A federal judge in Georgia recently answered the question of whether the penalties that are available under § 502(c)(1) of the Employee Retirement Income Security Act, 29 U.S.C. § 1132(c), up to $110 per day for failure to provide plan participants and beneficiaries with plan documents on request, applies to documents sought as part of an appeal made pursuant to section 503. Montgomery v. Metropolitan Life Insurance Co., 2005 U.S. Dist. LEXIS 34915 (N.D. Ga., Nov. 30).
Following an earlier ruling in this case, which held that defendant failed to provide the plaintiff with a full and fair review by withholding documents, the plaintiff requested that the court award statutory penalties. However, the court rejected the plaintiff’s request on several grounds.
First, the court noted that penalties were not requested in plaintiff’s complaint. However, even if the claim were properly brought, the court ruled that substantive grounds also precluded an award of penalties. The court pointed out that no 11th U.S. Circuit Court of Appeals precedent supported the proposition that ‘§ 502(c)(1) penalties are available for a violation of ‘§ 503. Within the Northern District of Georgia, though, the court acknowledged that Brucks v. Coca-Cola, 391 F.Supp.2d 1193 (N.D.Ga. 2005), refused to award fees, while Hamall-Desai v. Fortis Benefits Insurance Co., 370 F.Supp.2d 1283 (N.D.Ga. 2004), approved a fee award.
In examining the basis of both rulings, the court decided the analysis in Brucks was more appropriate; and the court ruled it would not exercise its discretion to award penalties because the information requested did not fall within the scope of the documentation which is the subject of § 502(c)(1), such as summary plan descriptions, annual reports, and other plan documents. However, even if the request did arguably fall within the scope of § 502, the court held it already provided the appropriate remedy by remanding the case to the plan administration.

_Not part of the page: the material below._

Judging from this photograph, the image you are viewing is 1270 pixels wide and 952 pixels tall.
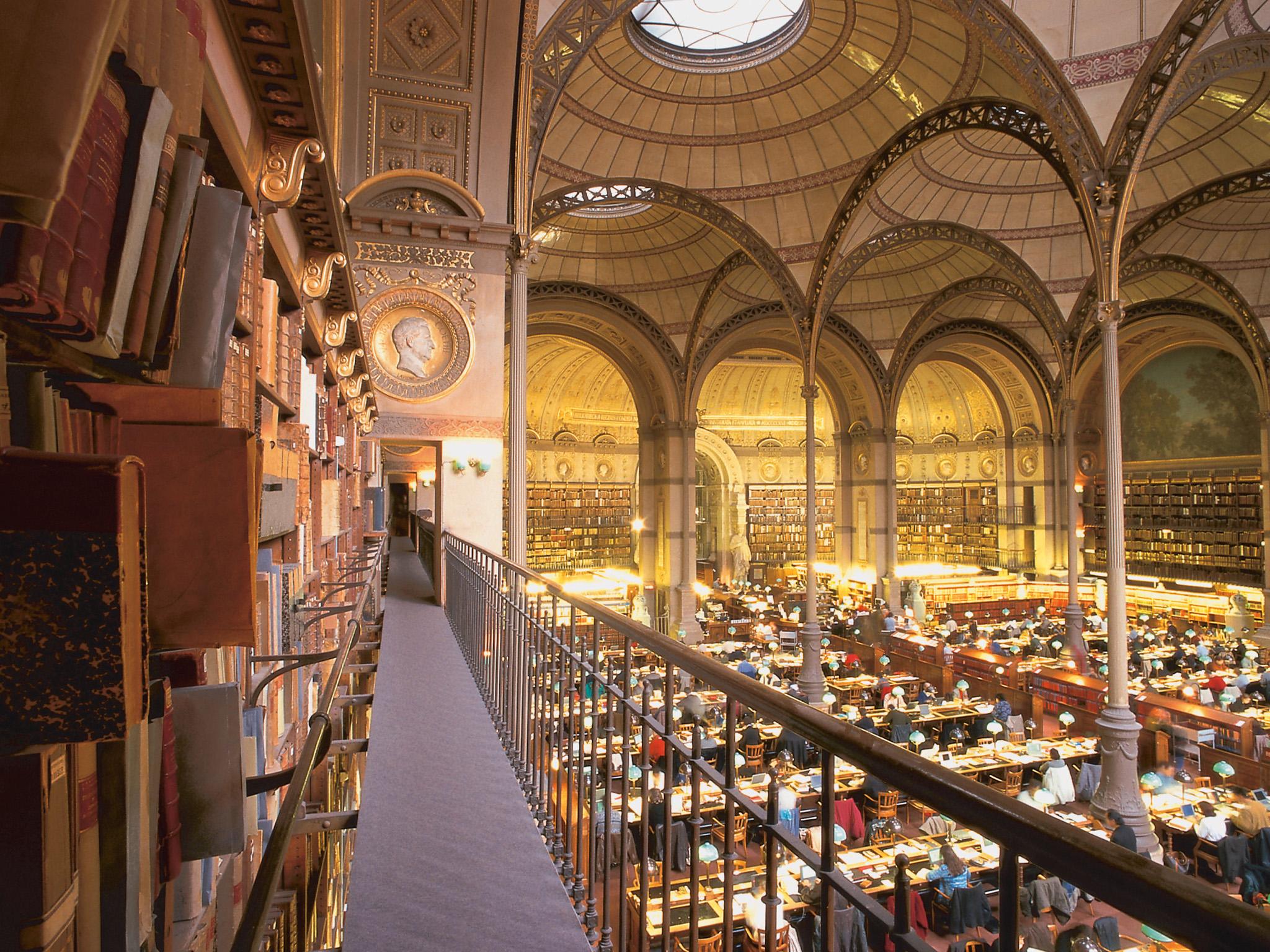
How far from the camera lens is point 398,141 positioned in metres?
9.99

The majority of cases that have ruled on this issue have reached the same conclusion as this court – Wilczynski v. Lumbermens Mutual Casualty Company, 93 F.3d 397, 402 (7th Cir. 1996); also see, Caffey v. UNUM Life Insur. Co. , 302 F.3d 576 (6th Cir. 2002); Glista v. Unum Life Insur. Co. of America, 2003 U.S.Dist.LEXIS 17457 (D.Mass. 9/30/03), reviewed on other grounds, Glista v. Unum Life Insur. Co. of America, 378 F.3d 113 (1st Cir. 2004), (penalty didn’t apply to request for documents in support of a pre-suit appeal). Accord, Addison v. Hartford Life & Accident Insurance, 2003 U.S.Dist.LEXIS 24286 (E.D.Tenn. 12/12/03).
Nonetheless, the court’s refusal to impose any practical penalty against the plan for its non-compliance with the ERISA regulations is troubling. The Department of Labor has prescribed specific guidelines requiring that plans provide participants with all relevant documents relating to their claims. 29 C.F.R. §2560.503-1(h)(2)(iii); also see 29 C.F.R. §2560.503-1(m)(8) (defines ”relevant” documents). There is no doubt from the report of this case that the defendant failed to comply with the regulation which means, under the terminology contained in the regulation, that the claimant was denied a ”full and fair review” guaranteed by ERISA §503. Contrary to the court’s opinion, though, a remand is not an appropriate remedy since it merely gives the insurance company another chance to come up with another reason to deny a claim and delays the payment of benefits. The district court’s ”solution” also contradicts the Department of Labor’s guideline set forth in 29 C.F.R. §2560.503-1(l), to which the court is required to defer according to Nat’l Cable & Telecommunications Ass’n v. Brand X Internet Services, 125 S.Ct. 2688 (June 27, 2005) (expanding the doctrine of court deference to administrative agency statutory interpretation unless the only permissible interpretation of the statute is to the contrary):
”In the case of the failure of a plan to establish or follow claims procedures consistent with the requirements of this section, a claimant shall be deemed to have exhausted the administrative remedies available under the plan and shall be entitled to pursue any available remedies under section 502(a) of the Act on the basis that the plan has failed to provide a reasonable claims procedure that would yield a decision on the merits of the claim.”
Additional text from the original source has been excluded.